If you want to have a strong life, you must draw a line in the sand. In self-improvement, there three main opinions: disdain for the entire topic, people who will take any criticism or hardship to improve themselves, people who want to impose change on the external world and are easily offended.

This book is written for the second category only. If you are in one of the other two categories, you hopefully won’t like this book because it conflicts with your worldview’s DNA.

This book’s approach to self-improvement is to hear-out criticism, search for “inner” strength, and deny yourself the right to claim “victim”, especially if you are one. If you’re not looking for that, don’t read this book.

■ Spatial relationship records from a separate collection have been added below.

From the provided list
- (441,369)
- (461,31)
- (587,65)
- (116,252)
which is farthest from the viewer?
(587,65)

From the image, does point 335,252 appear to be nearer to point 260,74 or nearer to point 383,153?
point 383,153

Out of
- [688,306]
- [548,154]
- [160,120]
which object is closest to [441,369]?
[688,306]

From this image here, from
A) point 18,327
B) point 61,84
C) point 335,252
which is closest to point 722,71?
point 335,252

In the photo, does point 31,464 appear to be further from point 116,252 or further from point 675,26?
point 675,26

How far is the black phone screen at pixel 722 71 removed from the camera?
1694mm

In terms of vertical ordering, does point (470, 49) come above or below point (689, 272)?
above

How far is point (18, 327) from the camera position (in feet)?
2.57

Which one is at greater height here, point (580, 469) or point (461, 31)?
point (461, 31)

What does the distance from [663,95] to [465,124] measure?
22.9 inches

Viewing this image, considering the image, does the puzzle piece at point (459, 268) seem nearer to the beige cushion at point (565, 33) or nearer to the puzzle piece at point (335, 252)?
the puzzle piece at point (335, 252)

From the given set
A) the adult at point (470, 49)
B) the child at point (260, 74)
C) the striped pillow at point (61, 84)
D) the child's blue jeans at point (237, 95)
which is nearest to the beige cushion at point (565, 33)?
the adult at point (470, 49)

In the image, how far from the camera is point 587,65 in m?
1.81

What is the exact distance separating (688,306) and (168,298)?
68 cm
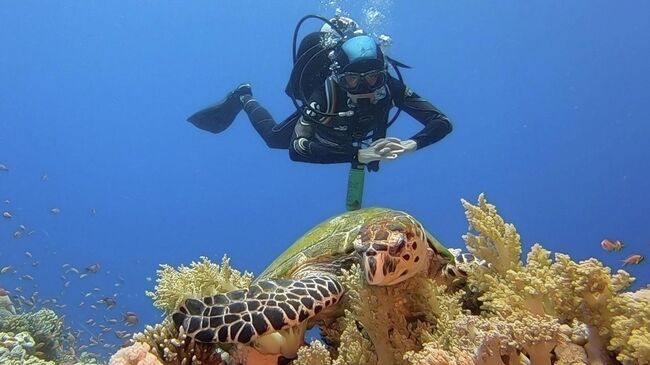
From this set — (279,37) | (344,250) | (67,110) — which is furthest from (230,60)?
(344,250)

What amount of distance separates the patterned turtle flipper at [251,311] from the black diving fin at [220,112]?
662 cm

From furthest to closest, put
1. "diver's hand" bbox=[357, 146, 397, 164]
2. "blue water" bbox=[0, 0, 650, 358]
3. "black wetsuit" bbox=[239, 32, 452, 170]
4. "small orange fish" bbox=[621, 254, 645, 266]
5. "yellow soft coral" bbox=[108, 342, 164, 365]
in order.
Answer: "blue water" bbox=[0, 0, 650, 358] → "small orange fish" bbox=[621, 254, 645, 266] → "black wetsuit" bbox=[239, 32, 452, 170] → "diver's hand" bbox=[357, 146, 397, 164] → "yellow soft coral" bbox=[108, 342, 164, 365]

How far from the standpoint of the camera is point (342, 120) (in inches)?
232

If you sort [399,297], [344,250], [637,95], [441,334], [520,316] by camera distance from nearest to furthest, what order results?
[520,316]
[441,334]
[399,297]
[344,250]
[637,95]

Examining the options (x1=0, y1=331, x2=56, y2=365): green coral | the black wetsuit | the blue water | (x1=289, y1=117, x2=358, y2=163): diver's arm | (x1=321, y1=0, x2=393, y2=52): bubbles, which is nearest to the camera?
(x1=0, y1=331, x2=56, y2=365): green coral

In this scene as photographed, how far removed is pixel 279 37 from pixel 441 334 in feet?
246

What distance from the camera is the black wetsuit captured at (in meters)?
5.79

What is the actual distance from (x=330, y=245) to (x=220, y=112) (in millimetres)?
6195

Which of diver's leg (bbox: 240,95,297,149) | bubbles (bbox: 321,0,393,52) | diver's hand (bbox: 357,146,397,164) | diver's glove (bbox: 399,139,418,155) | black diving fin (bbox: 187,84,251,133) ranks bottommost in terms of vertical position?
diver's hand (bbox: 357,146,397,164)

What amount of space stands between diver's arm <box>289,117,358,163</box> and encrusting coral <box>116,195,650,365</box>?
236 centimetres

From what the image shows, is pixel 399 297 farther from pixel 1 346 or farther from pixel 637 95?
pixel 637 95

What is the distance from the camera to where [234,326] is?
8.75ft

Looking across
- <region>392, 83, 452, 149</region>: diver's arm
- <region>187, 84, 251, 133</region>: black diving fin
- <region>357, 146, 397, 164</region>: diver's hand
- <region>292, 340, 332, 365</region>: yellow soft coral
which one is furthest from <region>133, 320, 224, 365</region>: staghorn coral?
<region>187, 84, 251, 133</region>: black diving fin

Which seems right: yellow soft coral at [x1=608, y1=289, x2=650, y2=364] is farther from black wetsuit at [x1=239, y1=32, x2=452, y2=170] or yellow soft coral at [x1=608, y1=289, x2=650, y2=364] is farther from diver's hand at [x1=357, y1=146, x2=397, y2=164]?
black wetsuit at [x1=239, y1=32, x2=452, y2=170]
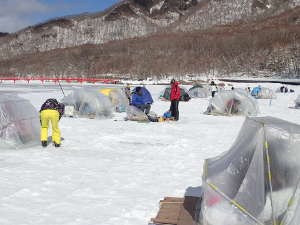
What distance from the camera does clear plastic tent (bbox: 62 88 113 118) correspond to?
14016 millimetres

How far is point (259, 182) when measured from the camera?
145 inches

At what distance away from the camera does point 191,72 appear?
8856cm

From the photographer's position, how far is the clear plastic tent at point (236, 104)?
51.4 feet

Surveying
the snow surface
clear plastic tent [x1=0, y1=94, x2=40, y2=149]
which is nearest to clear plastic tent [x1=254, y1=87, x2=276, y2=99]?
the snow surface

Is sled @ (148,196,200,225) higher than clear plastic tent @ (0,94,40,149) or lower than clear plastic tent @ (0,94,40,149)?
lower

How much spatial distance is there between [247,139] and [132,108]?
377 inches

If you are unhappy with your body, this book advises you to accept yourself from the inside and be physically healthy, not to do plastic surgery or other forms of medical treatment. If people treat you rudely, this book teaches you to find “inner power” to press on with your life, without policing or modifying or making laws to regulate what other people say. If you want want to medically alter your body in order to be emotionally satisfied with your body or if you want to protest about “hate speech”, then this book’s philosophy cannot help you because you seek a different type of “life coaching” opinion.

Know your approach to life. Recognize your mode of operation and put it into words. People have different philosophies about “being better people”, identify which group you fall into and do not judge the specific advice of a worldview you are not a part of.

If you don’t believe in the Bible, don’t critique the hermeneutics or theology of those who do. If you believe in the Bible, don’t criticize the morals or philosophies of those who don’t. If you’re a Republican, don’t criticize the politics of someone who is a Democrat. Learn to say, “We are in different schools of thought,” or, “I’m a Republican, you’re a Democrat,” or, “I don’t believe the Bible, you do,” or, “I deny myself the right to cry victim, even when I am one.” Then you can disagree with dignity.